Study text →
↓

A raft of public health experts, journalists, researchers and the public blame Big Food products, lobbying and marketing practices for the childhood obesity "crisis".Big Food. We get it. But, it's worse folks. Not only does Big Food have lots of money to spend promoting their evil products, but they are insidiously targeting children with messages about healthy food.
Although on the surface it looks as if corporations are promoting healthy lifestyles and health products, at the same time they are stealthily creating and profiting from a new market - advertising "health" to children. This is where the narrow focus on "junk" food advertising restrictions is naive, even dangerous: all advertising to children is potentially "unhealthy".Advertising to children is "conditioning". It is mind-control. Look, if children come to believe that all that is needed, when it comes to what they eat, is to listen to advertising and consume the right (healthy) foods, they are sadly mistaken. Bad diets, according to our author, are also a function of "genetics, poverty, colonisation, and inequality".

↑

Stored data →
↓

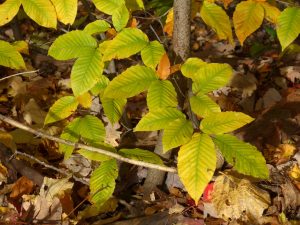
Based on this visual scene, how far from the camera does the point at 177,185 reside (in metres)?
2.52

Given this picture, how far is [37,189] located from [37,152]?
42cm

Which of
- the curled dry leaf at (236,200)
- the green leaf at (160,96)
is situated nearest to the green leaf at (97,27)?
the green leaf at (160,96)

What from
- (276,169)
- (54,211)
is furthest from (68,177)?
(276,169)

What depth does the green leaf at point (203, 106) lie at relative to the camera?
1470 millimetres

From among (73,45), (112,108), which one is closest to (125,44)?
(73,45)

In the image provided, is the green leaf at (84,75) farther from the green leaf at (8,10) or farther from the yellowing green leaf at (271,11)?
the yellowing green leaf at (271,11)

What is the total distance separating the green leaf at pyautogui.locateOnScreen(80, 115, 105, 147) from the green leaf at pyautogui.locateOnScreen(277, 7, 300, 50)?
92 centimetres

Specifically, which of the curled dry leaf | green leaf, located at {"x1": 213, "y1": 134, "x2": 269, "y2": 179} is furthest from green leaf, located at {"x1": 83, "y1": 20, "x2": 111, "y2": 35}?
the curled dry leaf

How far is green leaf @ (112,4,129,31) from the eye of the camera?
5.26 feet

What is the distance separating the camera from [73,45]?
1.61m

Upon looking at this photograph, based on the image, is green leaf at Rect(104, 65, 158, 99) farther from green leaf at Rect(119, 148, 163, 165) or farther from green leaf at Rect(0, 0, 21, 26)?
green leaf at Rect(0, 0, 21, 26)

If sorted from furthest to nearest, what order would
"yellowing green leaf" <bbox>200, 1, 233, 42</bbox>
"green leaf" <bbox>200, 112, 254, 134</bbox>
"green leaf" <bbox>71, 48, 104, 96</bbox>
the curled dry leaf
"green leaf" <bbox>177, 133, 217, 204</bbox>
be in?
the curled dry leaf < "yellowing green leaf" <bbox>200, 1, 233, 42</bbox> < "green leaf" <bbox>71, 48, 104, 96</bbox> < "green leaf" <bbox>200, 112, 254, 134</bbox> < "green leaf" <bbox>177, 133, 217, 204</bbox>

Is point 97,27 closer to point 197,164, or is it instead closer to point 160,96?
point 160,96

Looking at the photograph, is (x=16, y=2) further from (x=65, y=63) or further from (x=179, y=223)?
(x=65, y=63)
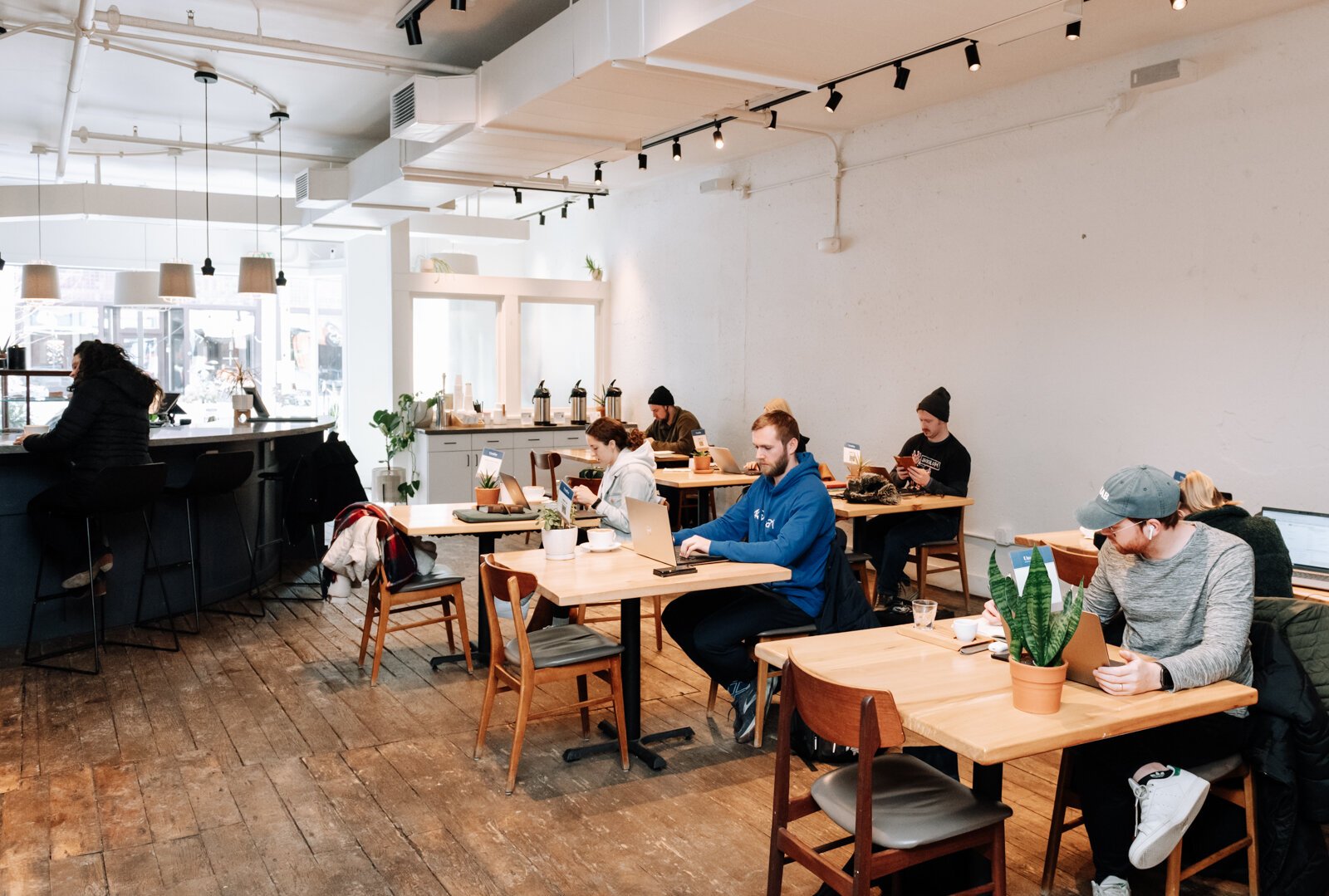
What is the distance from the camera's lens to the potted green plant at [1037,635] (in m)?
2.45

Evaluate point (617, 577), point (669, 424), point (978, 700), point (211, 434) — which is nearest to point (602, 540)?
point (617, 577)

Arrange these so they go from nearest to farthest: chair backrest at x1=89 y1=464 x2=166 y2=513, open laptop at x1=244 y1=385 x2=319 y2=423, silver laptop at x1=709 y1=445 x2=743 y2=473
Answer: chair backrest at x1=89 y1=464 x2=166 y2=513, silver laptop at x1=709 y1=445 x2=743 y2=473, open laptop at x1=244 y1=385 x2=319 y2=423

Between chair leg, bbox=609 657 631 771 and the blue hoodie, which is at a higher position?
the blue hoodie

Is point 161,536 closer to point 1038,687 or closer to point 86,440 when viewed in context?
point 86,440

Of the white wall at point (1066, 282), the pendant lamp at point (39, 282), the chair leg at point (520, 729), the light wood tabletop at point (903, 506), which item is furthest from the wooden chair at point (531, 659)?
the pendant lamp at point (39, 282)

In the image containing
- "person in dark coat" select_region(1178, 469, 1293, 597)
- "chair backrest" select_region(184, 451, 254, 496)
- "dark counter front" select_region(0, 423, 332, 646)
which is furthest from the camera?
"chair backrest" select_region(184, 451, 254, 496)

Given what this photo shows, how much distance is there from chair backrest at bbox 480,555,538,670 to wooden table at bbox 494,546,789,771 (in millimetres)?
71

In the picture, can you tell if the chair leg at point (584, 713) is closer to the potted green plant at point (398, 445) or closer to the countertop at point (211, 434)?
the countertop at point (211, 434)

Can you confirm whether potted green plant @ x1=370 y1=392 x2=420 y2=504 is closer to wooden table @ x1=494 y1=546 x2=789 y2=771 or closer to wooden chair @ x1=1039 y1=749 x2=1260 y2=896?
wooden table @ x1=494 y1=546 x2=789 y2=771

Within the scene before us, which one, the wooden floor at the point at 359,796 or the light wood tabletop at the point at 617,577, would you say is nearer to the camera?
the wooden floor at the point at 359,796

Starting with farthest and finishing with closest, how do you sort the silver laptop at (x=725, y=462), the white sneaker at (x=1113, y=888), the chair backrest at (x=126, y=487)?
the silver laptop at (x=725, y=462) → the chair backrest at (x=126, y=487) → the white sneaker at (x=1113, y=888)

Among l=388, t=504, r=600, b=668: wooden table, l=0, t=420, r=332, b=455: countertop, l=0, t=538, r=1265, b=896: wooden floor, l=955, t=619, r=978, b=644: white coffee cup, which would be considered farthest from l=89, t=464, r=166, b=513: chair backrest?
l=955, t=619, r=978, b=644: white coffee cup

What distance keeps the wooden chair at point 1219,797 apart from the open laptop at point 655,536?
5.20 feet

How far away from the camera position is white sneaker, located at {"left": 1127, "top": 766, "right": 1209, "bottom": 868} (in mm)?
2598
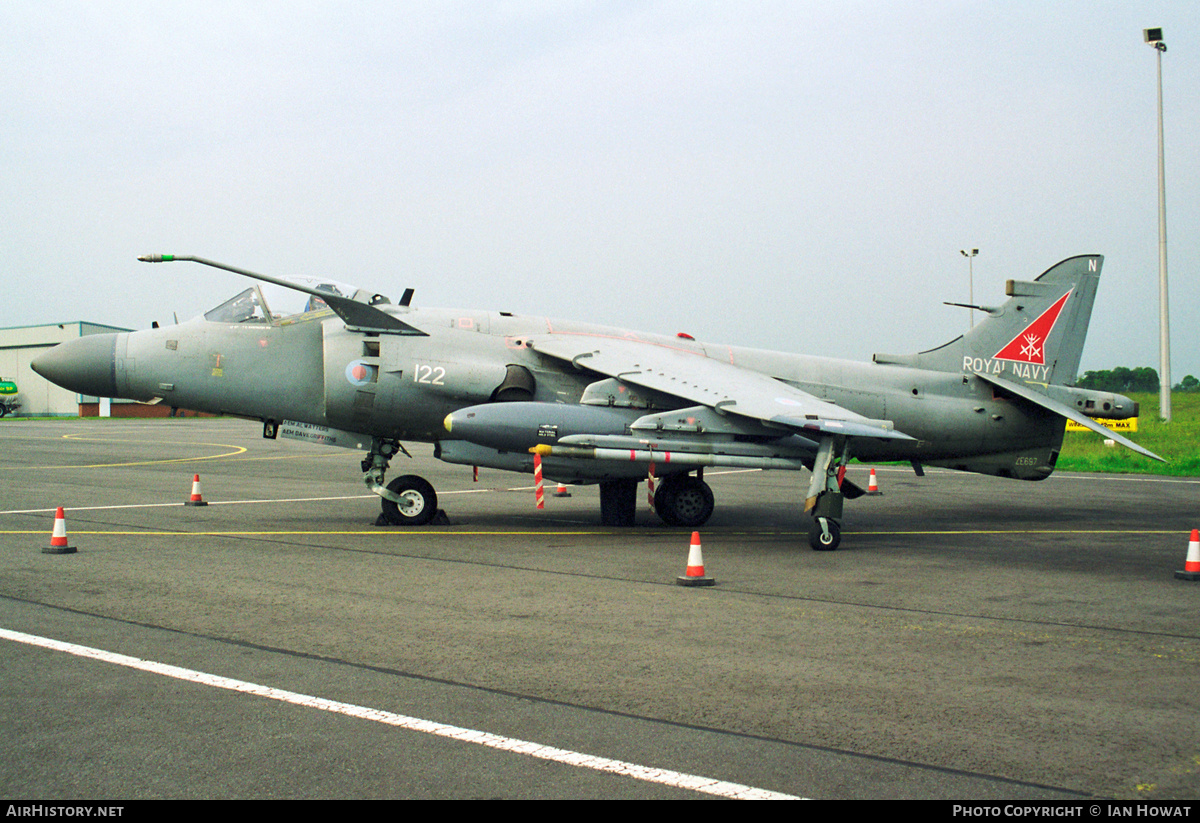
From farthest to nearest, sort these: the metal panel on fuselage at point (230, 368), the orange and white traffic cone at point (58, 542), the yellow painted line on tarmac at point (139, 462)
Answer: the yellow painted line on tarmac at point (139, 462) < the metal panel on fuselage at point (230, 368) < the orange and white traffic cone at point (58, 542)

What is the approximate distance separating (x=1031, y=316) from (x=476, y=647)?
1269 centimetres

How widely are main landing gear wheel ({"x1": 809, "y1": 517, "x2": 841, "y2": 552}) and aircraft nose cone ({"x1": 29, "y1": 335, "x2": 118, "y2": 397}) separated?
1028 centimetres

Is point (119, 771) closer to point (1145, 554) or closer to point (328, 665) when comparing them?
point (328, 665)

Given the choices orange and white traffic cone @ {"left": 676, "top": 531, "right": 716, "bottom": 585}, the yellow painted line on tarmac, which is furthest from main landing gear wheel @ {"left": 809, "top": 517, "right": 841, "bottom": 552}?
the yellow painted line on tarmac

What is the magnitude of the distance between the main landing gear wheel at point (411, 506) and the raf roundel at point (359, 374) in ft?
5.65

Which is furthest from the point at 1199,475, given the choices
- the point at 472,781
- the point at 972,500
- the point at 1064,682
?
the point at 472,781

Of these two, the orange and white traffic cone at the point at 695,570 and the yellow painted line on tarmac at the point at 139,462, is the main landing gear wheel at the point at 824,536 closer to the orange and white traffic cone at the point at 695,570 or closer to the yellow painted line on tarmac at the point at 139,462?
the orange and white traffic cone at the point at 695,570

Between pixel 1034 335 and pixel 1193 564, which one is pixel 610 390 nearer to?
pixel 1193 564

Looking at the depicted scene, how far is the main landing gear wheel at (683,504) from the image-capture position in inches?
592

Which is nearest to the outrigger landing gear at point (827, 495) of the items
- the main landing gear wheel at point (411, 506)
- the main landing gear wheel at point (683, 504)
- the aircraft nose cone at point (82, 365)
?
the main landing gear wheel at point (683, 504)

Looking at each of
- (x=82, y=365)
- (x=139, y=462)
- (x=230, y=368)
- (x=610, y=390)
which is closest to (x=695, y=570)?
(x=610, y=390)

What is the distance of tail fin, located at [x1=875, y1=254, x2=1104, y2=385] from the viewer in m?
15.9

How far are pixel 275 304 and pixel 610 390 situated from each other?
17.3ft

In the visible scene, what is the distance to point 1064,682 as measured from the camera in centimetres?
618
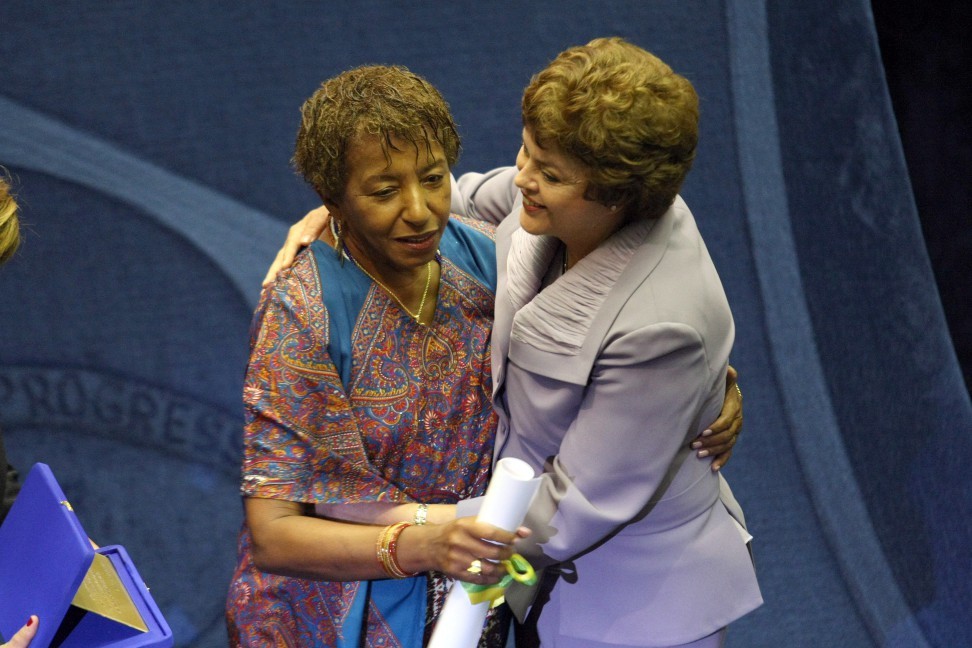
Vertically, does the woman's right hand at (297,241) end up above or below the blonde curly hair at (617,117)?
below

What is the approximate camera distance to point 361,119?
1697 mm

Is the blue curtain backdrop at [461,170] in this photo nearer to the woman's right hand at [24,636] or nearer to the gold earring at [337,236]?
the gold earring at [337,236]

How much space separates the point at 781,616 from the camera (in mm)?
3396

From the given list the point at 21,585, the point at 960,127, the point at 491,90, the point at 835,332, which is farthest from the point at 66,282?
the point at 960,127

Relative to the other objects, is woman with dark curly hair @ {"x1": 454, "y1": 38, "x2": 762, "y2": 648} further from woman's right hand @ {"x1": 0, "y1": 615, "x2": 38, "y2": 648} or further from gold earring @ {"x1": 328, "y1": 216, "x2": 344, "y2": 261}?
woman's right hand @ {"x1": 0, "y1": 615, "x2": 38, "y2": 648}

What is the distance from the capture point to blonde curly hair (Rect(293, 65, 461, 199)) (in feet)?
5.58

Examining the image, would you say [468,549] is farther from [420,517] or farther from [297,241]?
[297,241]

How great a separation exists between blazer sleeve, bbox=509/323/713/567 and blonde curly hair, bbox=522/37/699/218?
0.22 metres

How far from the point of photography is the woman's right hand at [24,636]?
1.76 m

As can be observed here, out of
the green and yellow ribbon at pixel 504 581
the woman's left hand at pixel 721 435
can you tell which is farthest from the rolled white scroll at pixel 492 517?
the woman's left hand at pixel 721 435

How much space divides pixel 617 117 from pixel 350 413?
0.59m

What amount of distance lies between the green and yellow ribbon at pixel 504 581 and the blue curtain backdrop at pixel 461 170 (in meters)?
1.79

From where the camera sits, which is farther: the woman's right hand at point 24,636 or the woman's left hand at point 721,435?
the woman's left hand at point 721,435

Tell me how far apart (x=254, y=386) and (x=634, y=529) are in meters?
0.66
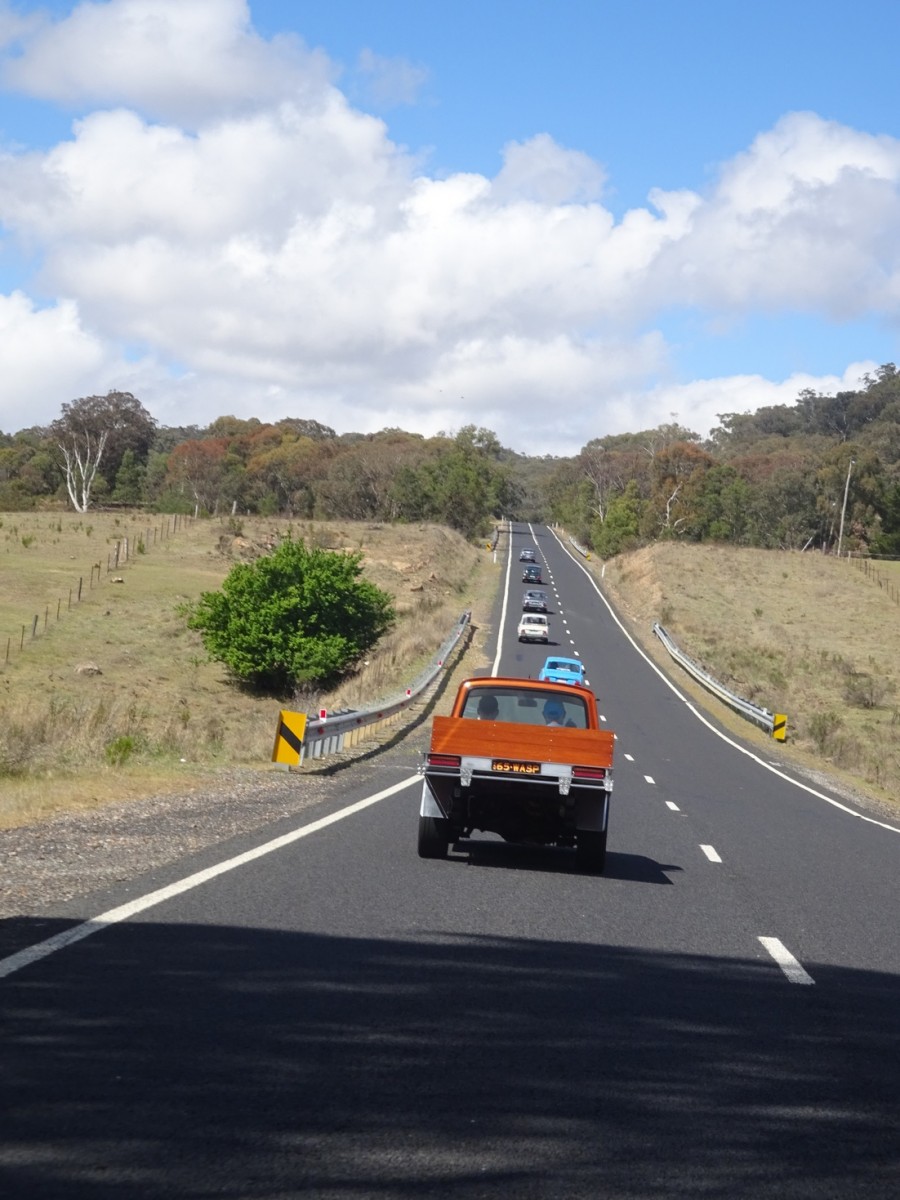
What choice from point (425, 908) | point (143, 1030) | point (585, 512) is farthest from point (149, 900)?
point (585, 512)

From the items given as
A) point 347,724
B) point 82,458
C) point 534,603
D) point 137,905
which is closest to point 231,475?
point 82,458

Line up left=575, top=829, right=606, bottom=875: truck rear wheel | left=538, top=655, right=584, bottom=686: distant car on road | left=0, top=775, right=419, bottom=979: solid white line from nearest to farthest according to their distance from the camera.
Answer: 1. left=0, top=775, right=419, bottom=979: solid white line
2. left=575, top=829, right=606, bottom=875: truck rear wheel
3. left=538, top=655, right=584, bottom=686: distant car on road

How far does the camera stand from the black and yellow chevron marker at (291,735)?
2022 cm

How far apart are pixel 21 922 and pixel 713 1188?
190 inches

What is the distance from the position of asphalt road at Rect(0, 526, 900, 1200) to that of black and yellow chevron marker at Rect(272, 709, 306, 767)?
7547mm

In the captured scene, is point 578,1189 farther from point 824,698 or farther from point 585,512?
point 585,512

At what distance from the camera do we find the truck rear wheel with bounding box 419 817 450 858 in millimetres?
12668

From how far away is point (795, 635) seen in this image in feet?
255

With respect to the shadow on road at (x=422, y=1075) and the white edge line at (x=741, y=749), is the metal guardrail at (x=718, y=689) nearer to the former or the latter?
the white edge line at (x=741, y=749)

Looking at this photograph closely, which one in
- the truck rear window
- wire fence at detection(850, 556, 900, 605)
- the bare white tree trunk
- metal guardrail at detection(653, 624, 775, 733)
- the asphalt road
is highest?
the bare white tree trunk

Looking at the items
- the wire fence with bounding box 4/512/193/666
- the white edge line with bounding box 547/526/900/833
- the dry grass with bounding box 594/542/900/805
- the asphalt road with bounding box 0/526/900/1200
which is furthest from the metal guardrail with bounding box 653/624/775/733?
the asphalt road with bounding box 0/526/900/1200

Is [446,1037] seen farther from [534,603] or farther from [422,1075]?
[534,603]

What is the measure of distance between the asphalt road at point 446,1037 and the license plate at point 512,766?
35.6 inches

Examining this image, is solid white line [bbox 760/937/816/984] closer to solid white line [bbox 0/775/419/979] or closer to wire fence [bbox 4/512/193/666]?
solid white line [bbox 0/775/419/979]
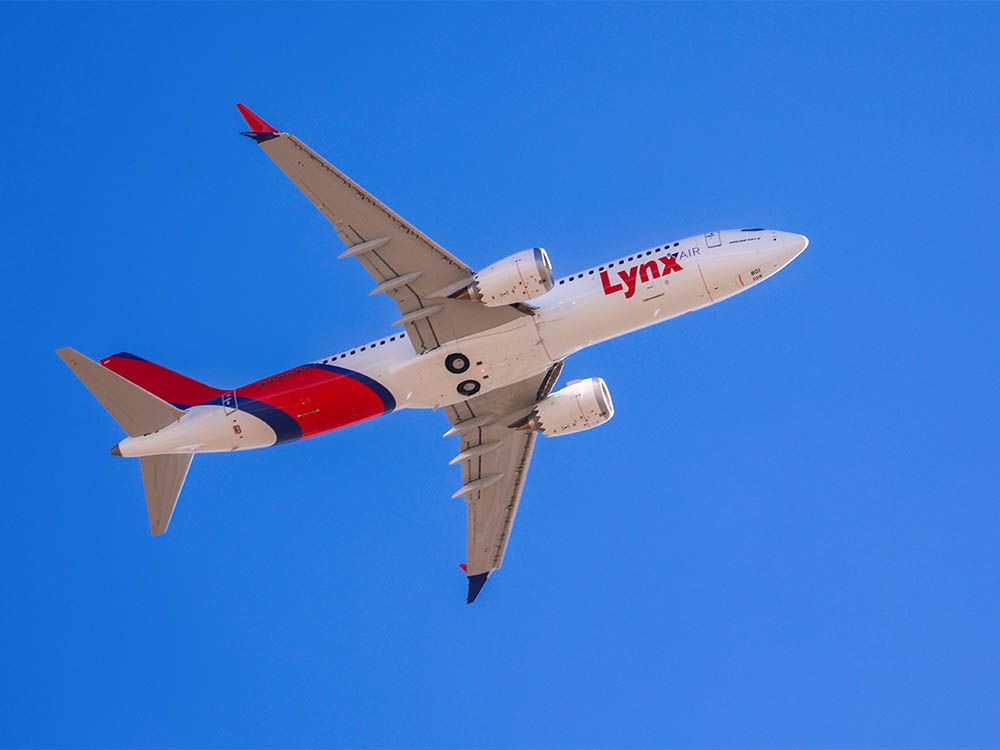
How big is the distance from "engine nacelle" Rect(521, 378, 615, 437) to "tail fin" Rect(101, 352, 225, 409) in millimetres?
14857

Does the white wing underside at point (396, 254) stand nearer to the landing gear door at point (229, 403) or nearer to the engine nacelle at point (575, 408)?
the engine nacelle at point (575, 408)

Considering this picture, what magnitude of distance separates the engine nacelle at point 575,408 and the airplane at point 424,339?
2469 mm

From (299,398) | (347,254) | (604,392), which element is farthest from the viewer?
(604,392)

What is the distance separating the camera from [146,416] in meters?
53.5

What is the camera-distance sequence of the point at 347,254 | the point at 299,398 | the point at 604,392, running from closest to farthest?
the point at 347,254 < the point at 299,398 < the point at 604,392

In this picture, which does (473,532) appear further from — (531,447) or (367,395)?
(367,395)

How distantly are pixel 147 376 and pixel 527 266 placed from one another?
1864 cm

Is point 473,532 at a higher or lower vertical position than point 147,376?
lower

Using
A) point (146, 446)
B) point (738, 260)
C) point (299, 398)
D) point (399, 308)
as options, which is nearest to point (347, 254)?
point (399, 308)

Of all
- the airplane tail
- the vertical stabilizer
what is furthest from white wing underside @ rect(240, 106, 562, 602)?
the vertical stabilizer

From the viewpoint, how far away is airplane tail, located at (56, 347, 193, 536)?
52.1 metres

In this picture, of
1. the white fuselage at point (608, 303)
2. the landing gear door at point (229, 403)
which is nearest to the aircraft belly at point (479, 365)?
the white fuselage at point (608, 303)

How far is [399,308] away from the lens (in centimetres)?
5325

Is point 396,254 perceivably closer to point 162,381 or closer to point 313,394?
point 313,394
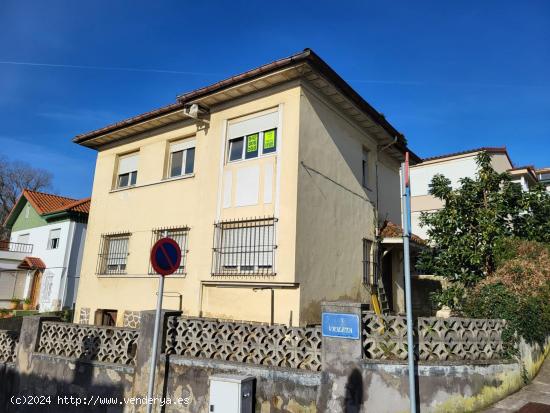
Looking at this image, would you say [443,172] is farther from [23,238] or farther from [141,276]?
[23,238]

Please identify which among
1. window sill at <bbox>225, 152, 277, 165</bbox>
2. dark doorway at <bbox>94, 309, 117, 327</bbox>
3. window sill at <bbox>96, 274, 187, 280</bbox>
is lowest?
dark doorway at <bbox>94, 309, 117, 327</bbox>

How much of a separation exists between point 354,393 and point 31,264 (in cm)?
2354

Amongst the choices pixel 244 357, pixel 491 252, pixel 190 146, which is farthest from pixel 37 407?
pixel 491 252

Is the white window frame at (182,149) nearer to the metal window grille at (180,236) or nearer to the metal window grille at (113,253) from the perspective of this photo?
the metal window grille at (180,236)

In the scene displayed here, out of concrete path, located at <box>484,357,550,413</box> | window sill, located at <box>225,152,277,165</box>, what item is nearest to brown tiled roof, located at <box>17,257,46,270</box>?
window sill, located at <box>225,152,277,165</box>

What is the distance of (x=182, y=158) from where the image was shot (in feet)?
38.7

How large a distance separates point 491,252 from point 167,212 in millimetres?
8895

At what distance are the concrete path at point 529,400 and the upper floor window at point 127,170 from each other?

↑

What is needed → Continue the commentary on Big Food advertising to children above, starting right after its last sentence.

Answer to this problem →
Children are being conditioned to believe attaining good health is as simple as listening to advertising and consuming the right products. This deflects attention from complex and powerful determinants of health, such as genetics, poverty, colonisation and inequality.
Sorry, mate. If the issues are that broad, deep, and prolix there is no hope. Which leaves us with a quandary. It's apparently useless giving good food advice and instruction to children. "Three squares a day" is simplistic. It's useless to educate children on healthy eating and balanced diets, because they don't understand (and can't be taught) about genetics, poverty, colonisation, and inequality.
So education about healthy food is useless. Children must be taught about colonisation! Does that make sense to you, mum and dad? Do you feel empowered and capable and competent now?
What is one to do? It's all hopeless, so we must go for the Big Solution. Use the power of the State to control Big Food. The State understands colonisation and inequality. That's going straight for the jugular. That's the way to protect people from the private sector (even though they are part of it). Yes, all right, we admit it. Rules and regulations are the way to protect people from themselves. Here is the real objective, the real point of the Mad Doctor's argument. More Gummint controls. The Food Nazi begins to unmask himself.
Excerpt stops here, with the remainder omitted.